Assigned task 1 =>
Answer these questions from the dental-visit text:
(a) What may be smaller and less intimidating in a pediatric dental office?
(b) Whose mouth can a parent and child pretend to examine?
(c) Which meals does the text say the child should have before the visit?
Assigned task 2 => Rewrite the stretch of the dental-visit text from "Role-playing can also" through "things go smoothly.", putting "front-desk staff" in place of "receptionist".

Excerpt =>
────────────────
A child's first visit to the dentist can be frightening. There are shiny, sharp-looking instruments, bright lights, strange chairs, and unfamiliar people to contend with. However, the first visit to the dentist doesn't have to be a bad experience. There are some things you can do to prepare a child for the dentist and make the visit not only tolerable, but also fun.
To prepare a child for the dentist, it is wise to pick a pediatric office. Pediatric dental offices tend to be decorated in a manner that is friendlier for children and more welcoming. Also, the dental chairs may be smaller and less intimidating for little ones. It's a good idea to prepare a child for the dentist by having him visit the dentist's office and meet the dentist before his scheduled appointment. The dentist can explain how he will check the child's teeth and clean them, putting the child's mind at ease beforehand.
At home, there are many things parents can do to prepare a child for the dentist. First, parents can watch their own attitudes and word choices when it comes to speaking about dental work. For example, a parent should not discuss bad experiences involving dental work or express dread at having to go to his own dental appointment, as this is likely to cause the child a great deal of anxiety. Any talk about dental work should be upbeat and emphasize the importance of dental care for maintaining healthy teeth.
There are many books and videos available to help prepare a child for the dentist. For example, there are books with popular cartoon characters that tell stories about first dental visits. These books and videos can help the child become familiar with what happens during a dental appointment and see that going to the dentist is a normal event that doesn't have to be scary. Some of these books even provide a step-by-step account of what the dentist does, from counting the teeth to brushing them to polishing them and taking x-rays. These friendly, kid-like, step-by-step accounts can go a long way toward reducing anxiety; children are less likely to be afraid when they know exactly what to expect.
Role-playing can also help to prepare a child for the dentist. A parent and a child can pretend to examine a doll's mouth in preparation for a dental visit. In fact, a parent and child team can model a dental visit from beginning to end, starting with greeting the receptionist upon entering the dental office and ending with saying goodbye to the dentist. This type of role-play can help the child feel prepared and knowledgeable about the upcoming dental visit, which may lead to less anxiety.
Nourishment and rest are also very important when preparing a child for the dentist. It is best to make sure that the child gets a good night's sleep before the dental visit and a good breakfast or lunch as well. A well-fed, well-rested child is less likely to be cranky upon arriving at the dentist's office. This alone can play a major part in ensuring that things go smoothly.
────────────────
[Stored records]
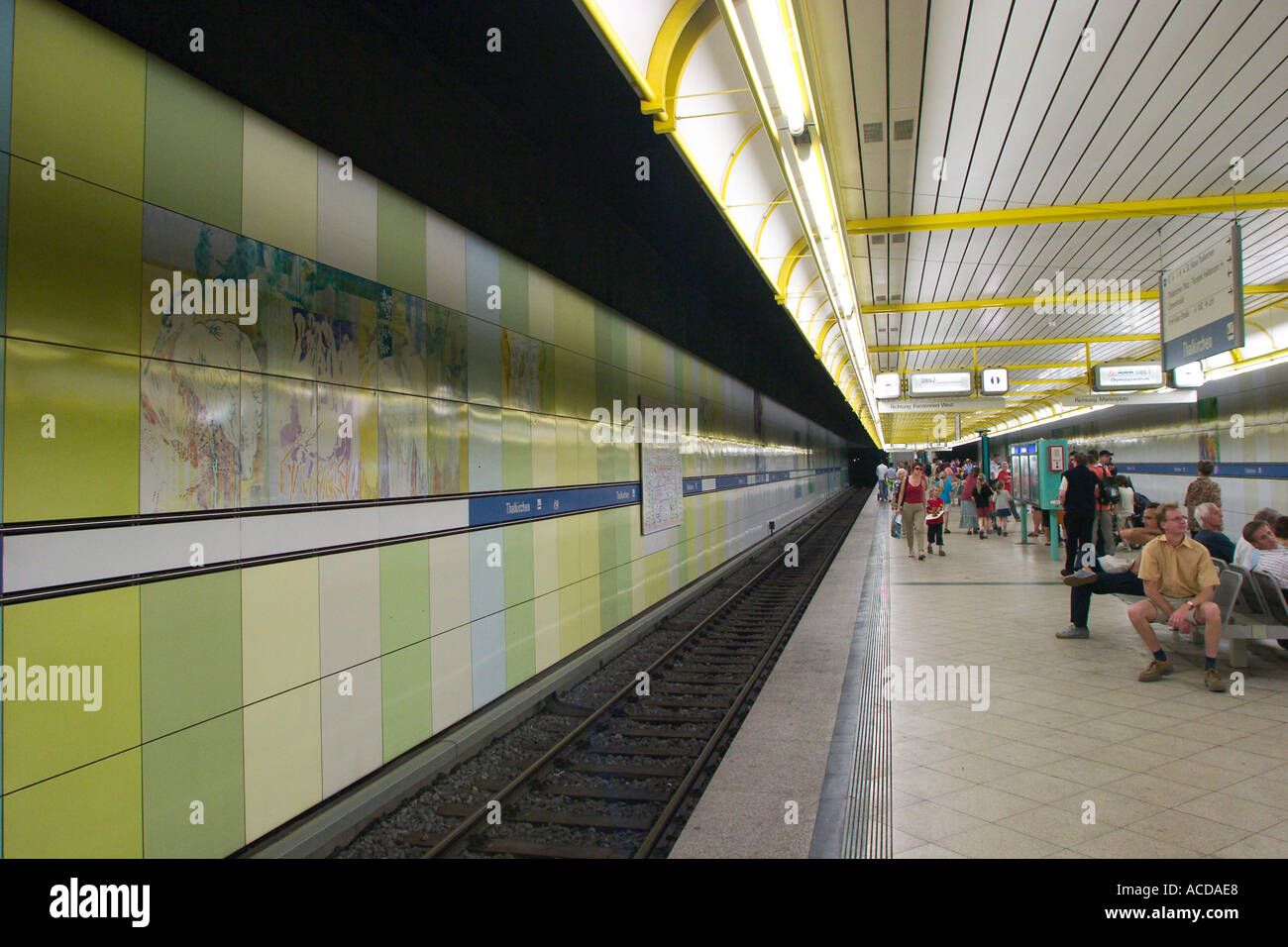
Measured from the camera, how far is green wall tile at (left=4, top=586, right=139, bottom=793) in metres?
2.38

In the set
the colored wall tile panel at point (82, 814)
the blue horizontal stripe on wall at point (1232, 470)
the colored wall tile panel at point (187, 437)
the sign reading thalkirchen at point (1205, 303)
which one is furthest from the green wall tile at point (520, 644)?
the blue horizontal stripe on wall at point (1232, 470)

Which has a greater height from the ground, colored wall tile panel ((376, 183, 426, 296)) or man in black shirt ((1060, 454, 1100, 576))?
colored wall tile panel ((376, 183, 426, 296))

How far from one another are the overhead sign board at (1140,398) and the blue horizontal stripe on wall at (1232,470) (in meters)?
1.26

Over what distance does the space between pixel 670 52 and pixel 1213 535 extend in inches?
231

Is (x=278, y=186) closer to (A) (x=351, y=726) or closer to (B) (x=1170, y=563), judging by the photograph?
(A) (x=351, y=726)

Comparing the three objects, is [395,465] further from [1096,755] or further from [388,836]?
[1096,755]

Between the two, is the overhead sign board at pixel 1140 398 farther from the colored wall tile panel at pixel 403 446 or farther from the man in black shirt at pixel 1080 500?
the colored wall tile panel at pixel 403 446

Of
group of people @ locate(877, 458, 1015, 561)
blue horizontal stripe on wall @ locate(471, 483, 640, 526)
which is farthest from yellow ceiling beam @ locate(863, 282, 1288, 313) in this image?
blue horizontal stripe on wall @ locate(471, 483, 640, 526)

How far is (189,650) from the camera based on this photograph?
3008 mm

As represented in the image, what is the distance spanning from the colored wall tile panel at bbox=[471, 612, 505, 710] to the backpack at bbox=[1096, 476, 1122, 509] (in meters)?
7.87

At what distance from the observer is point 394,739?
4.23 m

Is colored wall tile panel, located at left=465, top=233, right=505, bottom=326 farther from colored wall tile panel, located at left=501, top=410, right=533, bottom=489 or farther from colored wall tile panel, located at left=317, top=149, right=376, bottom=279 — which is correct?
colored wall tile panel, located at left=317, top=149, right=376, bottom=279
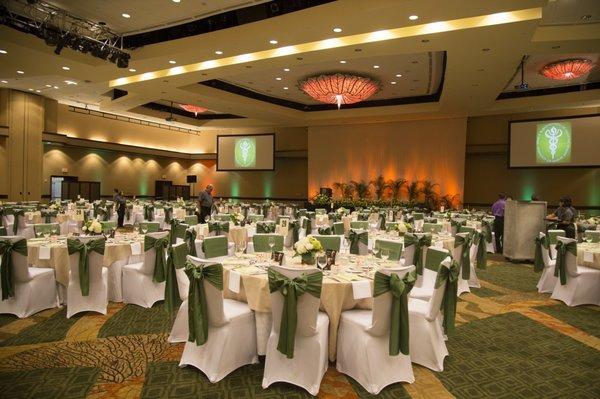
────────────────
Exercise response 1 =>
(a) The dental chairs.
(b) A doll's mouth.
(c) A good breakfast or lunch.

Exercise response 2 =>
Role-playing can also help to prepare a child for the dentist. A parent and a child can pretend to examine a doll's mouth in preparation for a dental visit. In fact, a parent and child team can model a dental visit from beginning to end, starting with greeting the front-desk staff upon entering the dental office and ending with saying goodbye to the dentist. This type of role-play can help the child feel prepared and knowledgeable about the upcoming dental visit, which may lead to less anxiety.
Nourishment and rest are also very important when preparing a child for the dentist. It is best to make sure that the child gets a good night's sleep before the dental visit and a good breakfast or lunch as well. A well-fed, well-rested child is less likely to be cranky upon arriving at the dentist's office. This alone can play a major part in ensuring that things go smoothly.